TASK OBJECTIVE - What the response needs is every record, repeated verbatim, and no images.

[Records drawn from a dataset]
Segment Open

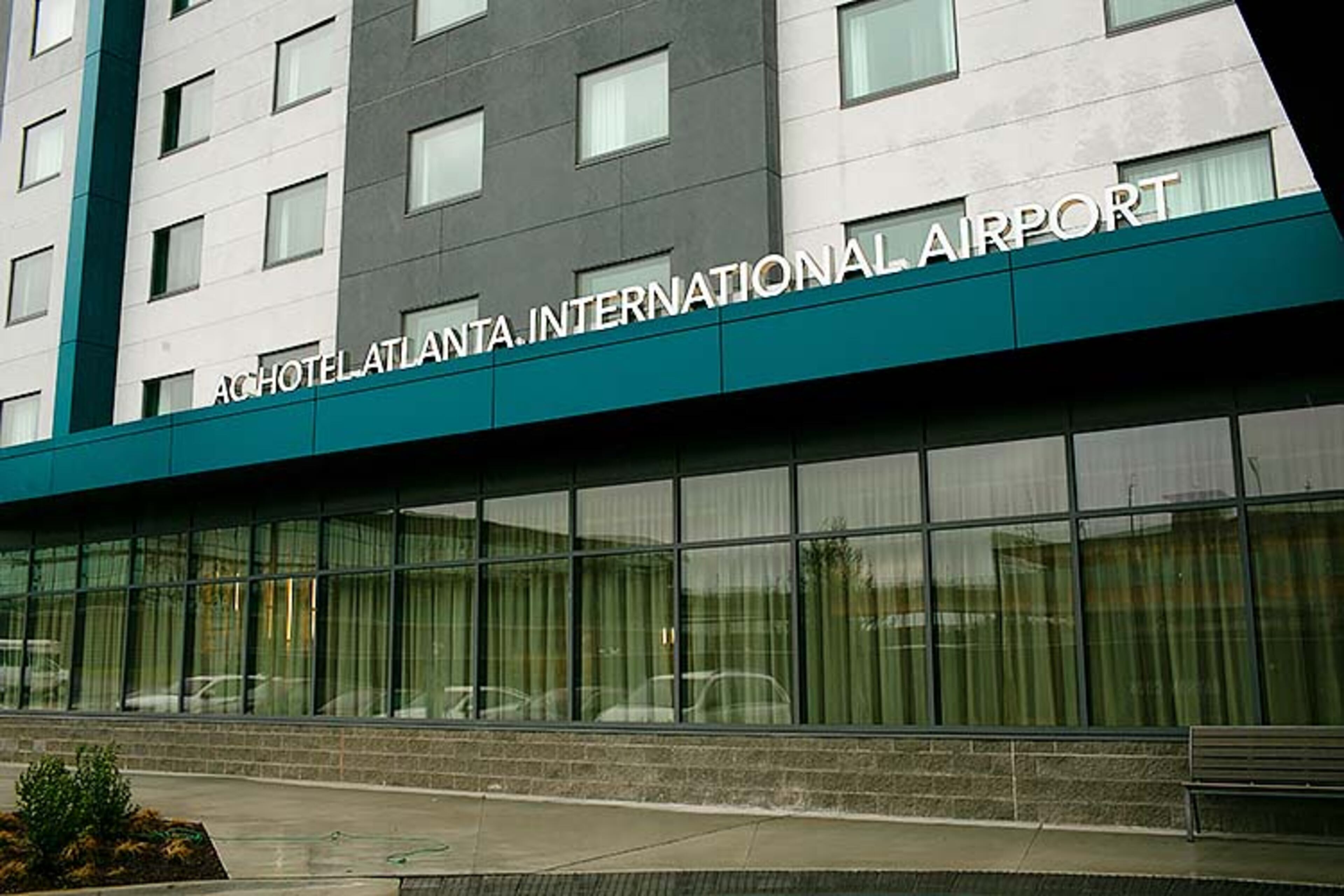 The AC Hotel at Gateway Center in College Park, Georgia, on Thursday, February 20, 2020. The new hotel is one of the many economic development projects of AtlantaâÃôs Southside. (Photo/Rebecca Wright for the AJC)
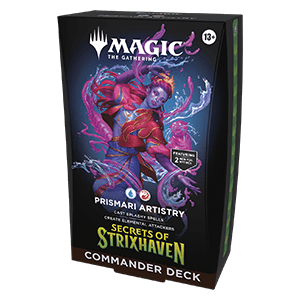 Magic The Gathering: SECRETS OF STRIXHAVEN Commander Deck - Prismari Artistry
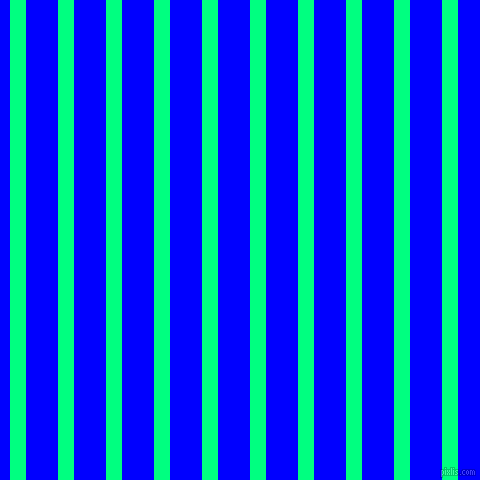 vertical lines stripes, 16 pixel line width, 32 pixel line spacing, Spring Green and Blue vertical lines and stripes seamless tileable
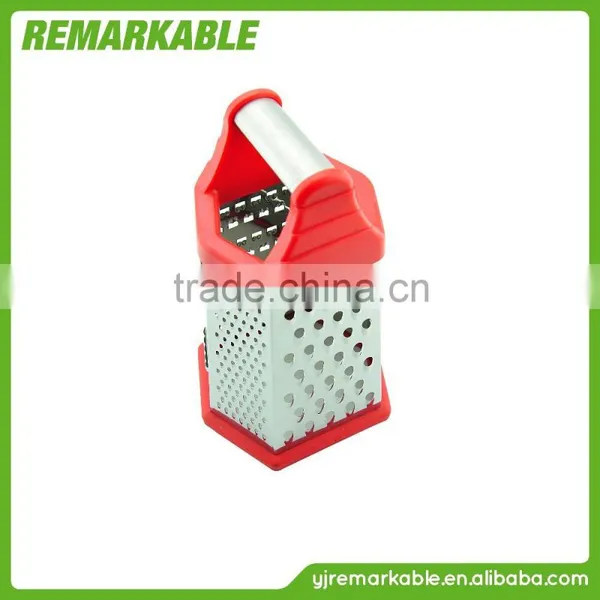 2016Box Grater 6-sided Stainless Steel Cheese Carrot Vegerable Grater Slicer photo-2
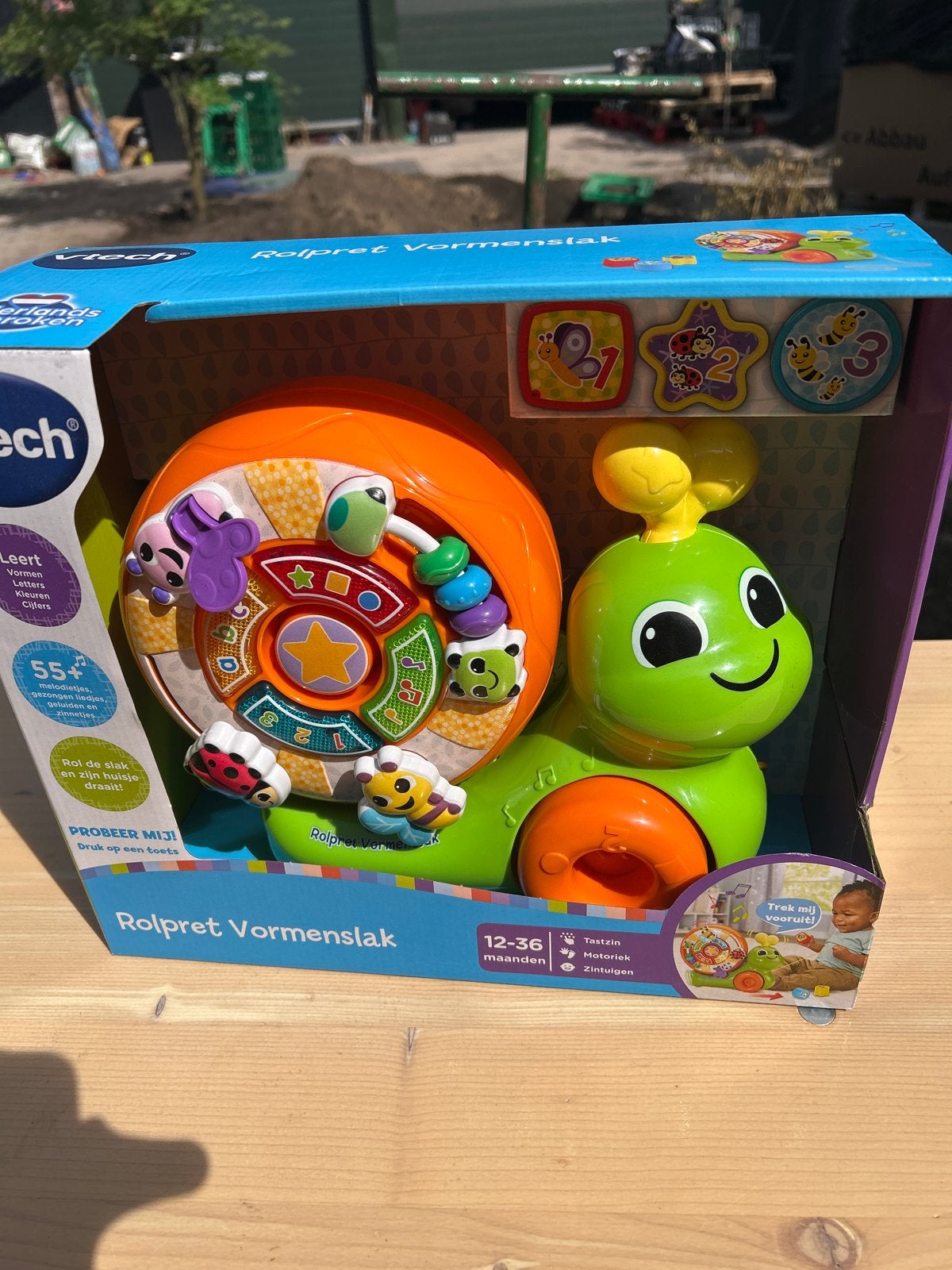 VTech Rolpret Vormenslak - Educatief Speelgoed, Overige typen, Nieuw, Ophalen of Verzenden, Vtech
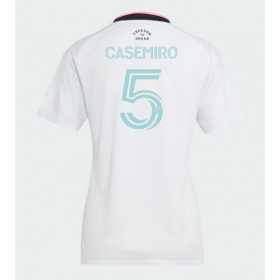 Inter Miami Casemiro #5 Tredje Kläder Dam 2026-27 Kortärmad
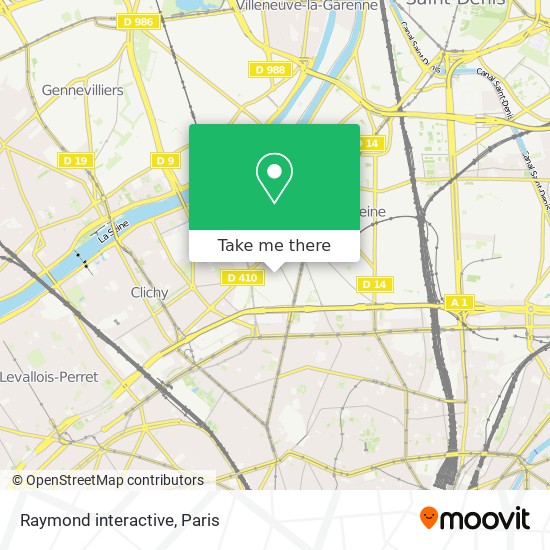 Mapa Raymond interactive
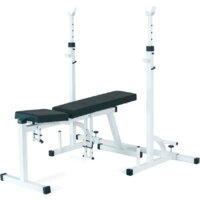 Пионер со стойками под штангу (белый)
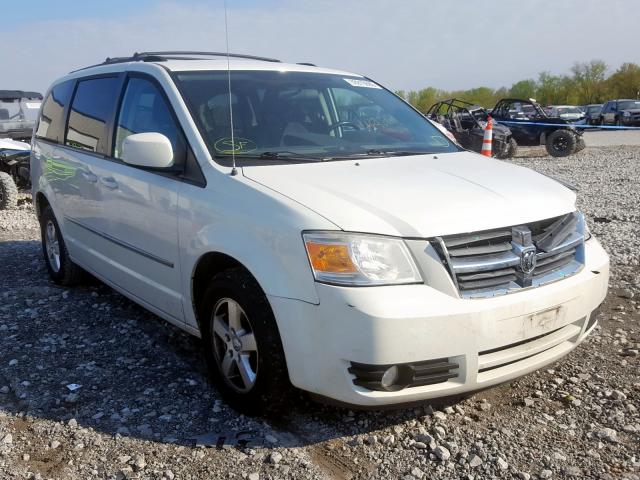 2D4RN5D1XAR165332 - 2010 DODGE GRAND CARAVAN SXT  photo 1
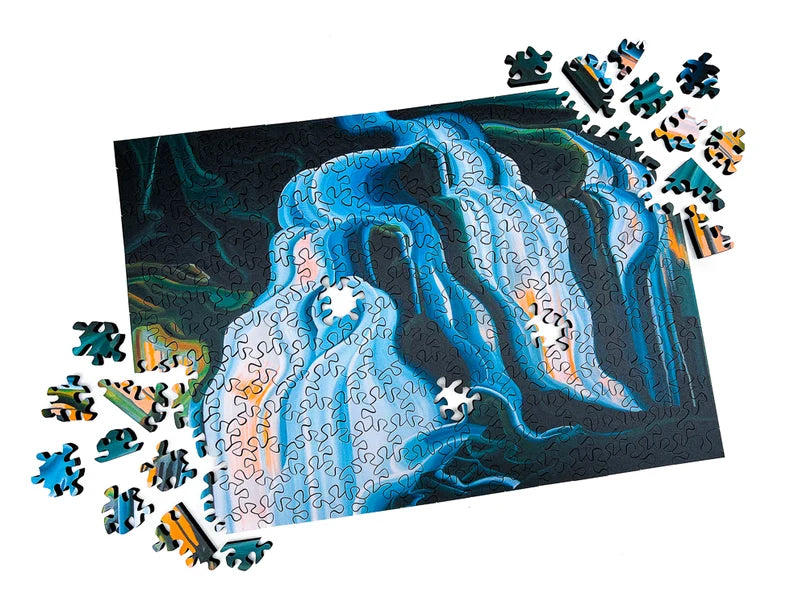 Ethereal Stream, 223-piece wooden puzzle, Puzzle Lab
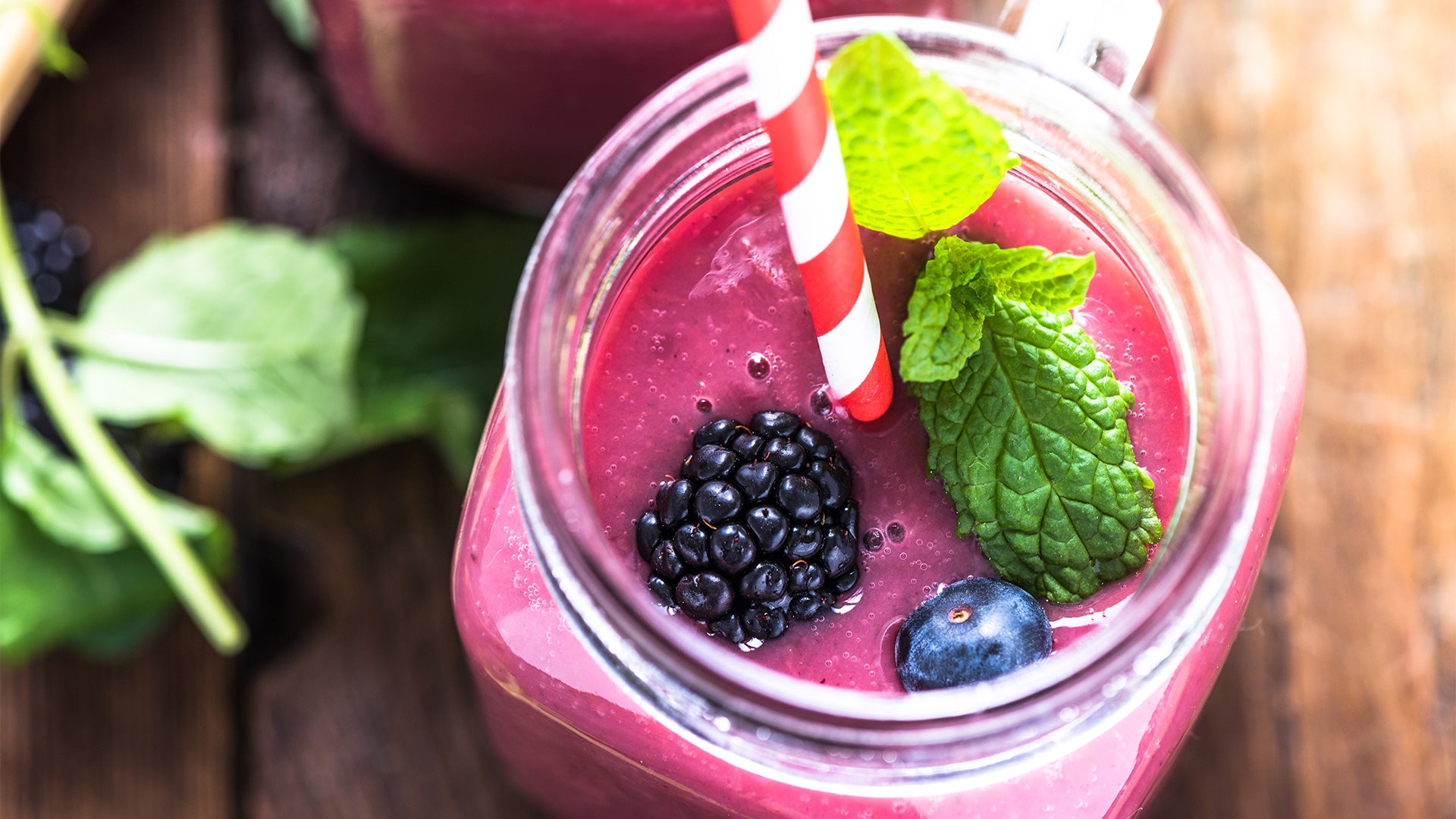 Blend of Berry Smoothie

Segment Closed

ANSWER FOR THE TASK -
 The AC Hotel at Gateway Center in College Park, Georgia, on Thursday, February 20, 2020. The new hotel is one of the many economic development projects of AtlantaâÃôs Southside. (Photo/Rebecca Wright for the AJC)
 Magic The Gathering: SECRETS OF STRIXHAVEN Commander Deck - Prismari Artistry
 vertical lines stripes, 16 pixel line width, 32 pixel line spacing, Spring Green and Blue vertical lines and stripes seamless tileable
 2016Box Grater 6-sided Stainless Steel Cheese Carrot Vegerable Grater Slicer photo-2
 VTech Rolpret Vormenslak - Educatief Speelgoed, Overige typen, Nieuw, Ophalen of Verzenden, Vtech
 Inter Miami Casemiro #5 Tredje Kläder Dam 2026-27 Kortärmad
 Mapa Raymond interactive
 Пионер со стойками под штангу (белый)
 2D4RN5D1XAR165332 - 2010 DODGE GRAND CARAVAN SXT  photo 1
 Ethereal Stream, 223-piece wooden puzzle, Puzzle Lab
 Blend of Berry Smoothie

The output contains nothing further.